Allen, long skeptical of publicly financed football stadiums, said his vote on the deal switched from to yes after the council’s to the deal. He said it was not a decision he took lightly, calling it a “once-in-a-generation opportunity” to design a whole swath of the city.
“The consequences of that decision are going to last for many generations and they will outlast every single person on this dais and every single person in this room," Allen said before the vote.

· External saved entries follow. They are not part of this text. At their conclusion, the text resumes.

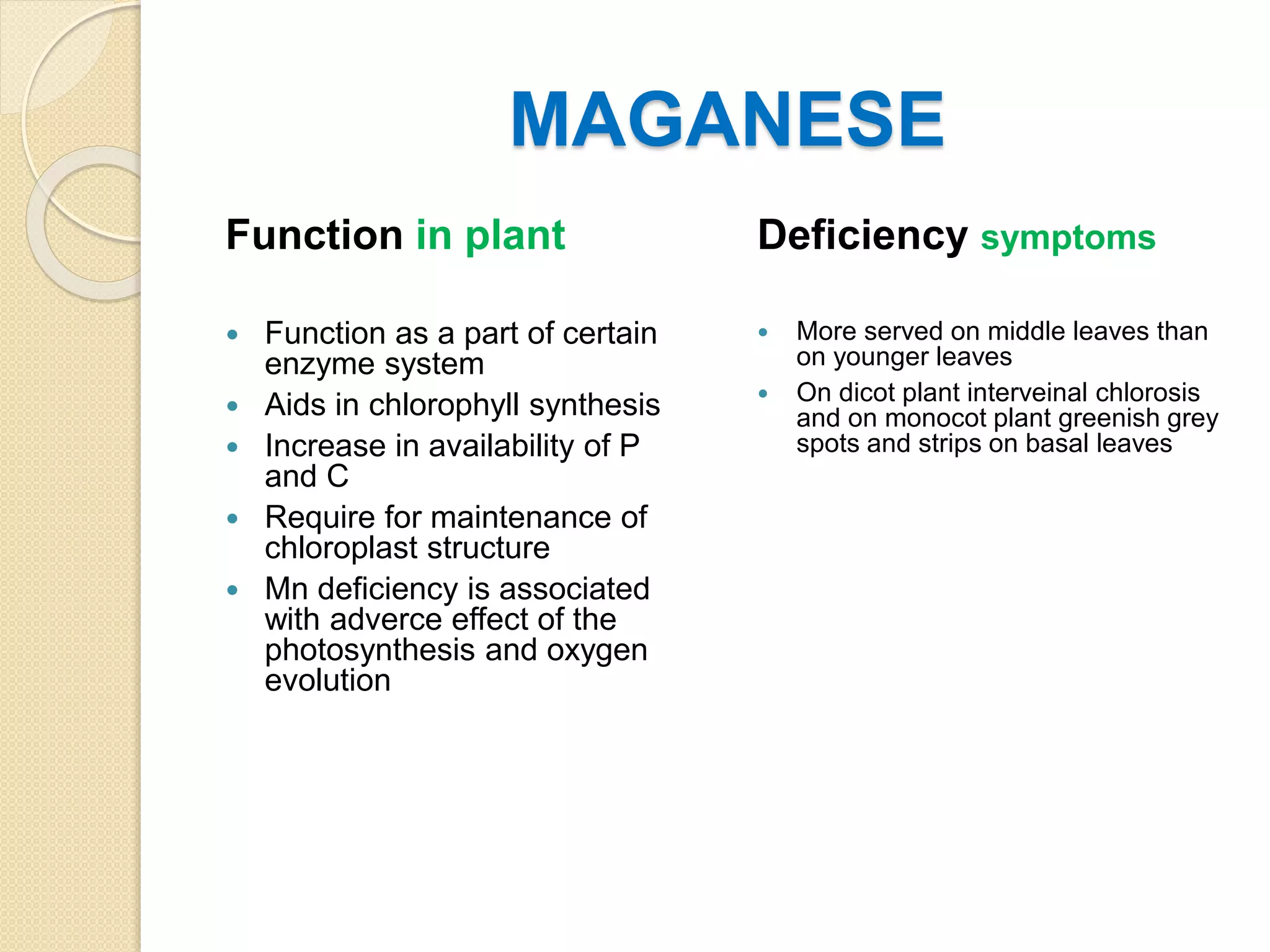 MAGANESE

Function in plant

- Function as a part of certain enzyme system
- Aids in chlorophyll synthesis
- Increase in availability of P and C
- Require for maintenance of chloroplast structure
- Mn deficiency is associated with adverce effect of the photosynthesis and oxygen evolution

Deficiency symptoms

- More served on middle leaves than on younger leaves
- On dicot plant interveinal chlorosis and on monocot plant greenish grey spots and strips on basal leaves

For Felder, lawmakers’ desire for intense deliberation over the bill had been a frustrating feature of the process. He took issue with the fact that the deal had been “met with hesitation, debate and delay.”
Still, he said, the initial approval of the deal was momentous for the historically underserved Ward 7 — finally giving the ward what it needed to drive investment and foster economic growth. “It’s much more than a football and a stadium. It’s about righting the historic imbalance of investment across our city,” he said.